** MATERIAL SHOWN follows **
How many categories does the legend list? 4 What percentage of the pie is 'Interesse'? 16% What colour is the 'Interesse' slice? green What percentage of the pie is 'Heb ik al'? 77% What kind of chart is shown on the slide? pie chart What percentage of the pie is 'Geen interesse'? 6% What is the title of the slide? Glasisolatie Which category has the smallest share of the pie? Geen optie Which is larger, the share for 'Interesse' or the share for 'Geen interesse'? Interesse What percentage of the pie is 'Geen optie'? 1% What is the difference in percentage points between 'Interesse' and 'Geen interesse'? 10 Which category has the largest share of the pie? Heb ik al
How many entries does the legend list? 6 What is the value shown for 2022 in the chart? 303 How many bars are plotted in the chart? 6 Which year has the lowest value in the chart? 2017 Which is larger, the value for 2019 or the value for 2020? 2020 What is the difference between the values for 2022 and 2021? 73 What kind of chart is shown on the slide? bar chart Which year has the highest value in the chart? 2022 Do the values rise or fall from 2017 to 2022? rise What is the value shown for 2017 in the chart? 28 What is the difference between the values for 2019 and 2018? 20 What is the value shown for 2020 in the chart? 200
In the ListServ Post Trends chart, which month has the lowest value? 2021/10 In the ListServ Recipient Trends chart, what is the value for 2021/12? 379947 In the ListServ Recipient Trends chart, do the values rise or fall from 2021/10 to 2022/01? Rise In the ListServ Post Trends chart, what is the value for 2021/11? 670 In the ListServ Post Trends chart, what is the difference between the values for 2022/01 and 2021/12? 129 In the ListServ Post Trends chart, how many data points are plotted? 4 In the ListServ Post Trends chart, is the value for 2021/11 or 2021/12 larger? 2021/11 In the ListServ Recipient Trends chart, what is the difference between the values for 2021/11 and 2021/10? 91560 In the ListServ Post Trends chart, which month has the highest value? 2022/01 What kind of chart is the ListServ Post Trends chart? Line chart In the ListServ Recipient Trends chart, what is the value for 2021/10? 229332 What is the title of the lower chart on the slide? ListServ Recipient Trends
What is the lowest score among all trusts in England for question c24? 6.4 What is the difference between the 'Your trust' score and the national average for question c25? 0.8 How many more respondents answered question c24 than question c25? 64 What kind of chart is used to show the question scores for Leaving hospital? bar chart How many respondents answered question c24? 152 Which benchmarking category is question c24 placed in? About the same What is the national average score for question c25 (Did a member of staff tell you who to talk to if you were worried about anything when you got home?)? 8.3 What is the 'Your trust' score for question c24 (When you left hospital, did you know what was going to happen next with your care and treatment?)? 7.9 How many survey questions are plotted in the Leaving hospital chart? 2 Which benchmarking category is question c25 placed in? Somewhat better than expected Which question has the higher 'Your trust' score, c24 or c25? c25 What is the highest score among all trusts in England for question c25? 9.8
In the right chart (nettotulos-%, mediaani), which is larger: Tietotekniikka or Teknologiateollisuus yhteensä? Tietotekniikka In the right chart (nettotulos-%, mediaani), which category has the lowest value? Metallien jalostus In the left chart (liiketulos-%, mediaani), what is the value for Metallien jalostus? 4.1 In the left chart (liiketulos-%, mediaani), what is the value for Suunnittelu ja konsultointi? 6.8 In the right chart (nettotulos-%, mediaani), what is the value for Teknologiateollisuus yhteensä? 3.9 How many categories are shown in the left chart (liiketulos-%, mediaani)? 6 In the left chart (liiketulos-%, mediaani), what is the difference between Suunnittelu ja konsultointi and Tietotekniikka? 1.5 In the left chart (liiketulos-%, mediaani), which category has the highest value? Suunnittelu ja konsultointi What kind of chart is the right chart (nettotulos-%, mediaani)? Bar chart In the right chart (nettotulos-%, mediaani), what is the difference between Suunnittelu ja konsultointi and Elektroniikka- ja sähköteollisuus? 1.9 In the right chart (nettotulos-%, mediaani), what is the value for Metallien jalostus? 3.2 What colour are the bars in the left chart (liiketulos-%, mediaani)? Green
** End of MATERIAL SHOWN **
TASK OBJECTIVE => Rewrite all of the records above, changing each "legend" to "key" and leaving everything else as it is.

TASK RESULT =>
How many categories does the key list? 4 What percentage of the pie is 'Interesse'? 16% What colour is the 'Interesse' slice? green What percentage of the pie is 'Heb ik al'? 77% What kind of chart is shown on the slide? pie chart What percentage of the pie is 'Geen interesse'? 6% What is the title of the slide? Glasisolatie Which category has the smallest share of the pie? Geen optie Which is larger, the share for 'Interesse' or the share for 'Geen interesse'? Interesse What percentage of the pie is 'Geen optie'? 1% What is the difference in percentage points between 'Interesse' and 'Geen interesse'? 10 Which category has the largest share of the pie? Heb ik al
How many entries does the key list? 6 What is the value shown for 2022 in the chart? 303 How many bars are plotted in the chart? 6 Which year has the lowest value in the chart? 2017 Which is larger, the value for 2019 or the value for 2020? 2020 What is the difference between the values for 2022 and 2021? 73 What kind of chart is shown on the slide? bar chart Which year has the highest value in the chart? 2022 Do the values rise or fall from 2017 to 2022? rise What is the value shown for 2017 in the chart? 28 What is the difference between the values for 2019 and 2018? 20 What is the value shown for 2020 in the chart? 200
In the ListServ Post Trends chart, which month has the lowest value? 2021/10 In the ListServ Recipient Trends chart, what is the value for 2021/12? 379947 In the ListServ Recipient Trends chart, do the values rise or fall from 2021/10 to 2022/01? Rise In the ListServ Post Trends chart, what is the value for 2021/11? 670 In the ListServ Post Trends chart, what is the difference between the values for 2022/01 and 2021/12? 129 In the ListServ Post Trends chart, how many data points are plotted? 4 In the ListServ Post Trends chart, is the value for 2021/11 or 2021/12 larger? 2021/11 In the ListServ Recipient Trends chart, what is the difference between the values for 2021/11 and 2021/10? 91560 In the ListServ Post Trends chart, which month has the highest value? 2022/01 What kind of chart is the ListServ Post Trends chart? Line chart In the ListServ Recipient Trends chart, what is the value for 2021/10? 229332 What is the title of the lower chart on the slide? ListServ Recipient Trends
What is the lowest score among all trusts in England for question c24? 6.4 What is the difference between the 'Your trust' score and the national average for question c25? 0.8 How many more respondents answered question c24 than question c25? 64 What kind of chart is used to show the question scores for Leaving hospital? bar chart How many respondents answered question c24? 152 Which benchmarking category is question c24 placed in? About the same What is the national average score for question c25 (Did a member of staff tell you who to talk to if you were worried about anything when you got home?)? 8.3 What is the 'Your trust' score for question c24 (When you left hospital, did you know what was going to happen next with your care and treatment?)? 7.9 How many survey questions are plotted in the Leaving hospital chart? 2 Which benchmarking category is question c25 placed in? Somewhat better than expected Which question has the higher 'Your trust' score, c24 or c25? c25 What is the highest score among all trusts in England for question c25? 9.8
In the right chart (nettotulos-%, mediaani), which is larger: Tietotekniikka or Teknologiateollisuus yhteensä? Tietotekniikka In the right chart (nettotulos-%, mediaani), which category has the lowest value? Metallien jalostus In the left chart (liiketulos-%, mediaani), what is the value for Metallien jalostus? 4.1 In the left chart (liiketulos-%, mediaani), what is the value for Suunnittelu ja konsultointi? 6.8 In the right chart (nettotulos-%, mediaani), what is the value for Teknologiateollisuus yhteensä? 3.9 How many categories are shown in the left chart (liiketulos-%, mediaani)? 6 In the left chart (liiketulos-%, mediaani), what is the difference between Suunnittelu ja konsultointi and Tietotekniikka? 1.5 In the left chart (liiketulos-%, mediaani), which category has the highest value? Suunnittelu ja konsultointi What kind of chart is the right chart (nettotulos-%, mediaani)? Bar chart In the right chart (nettotulos-%, mediaani), what is the difference between Suunnittelu ja konsultointi and Elektroniikka- ja sähköteollisuus? 1.9 In the right chart (nettotulos-%, mediaani), what is the value for Metallien jalostus? 3.2 What colour are the bars in the left chart (liiketulos-%, mediaani)? Green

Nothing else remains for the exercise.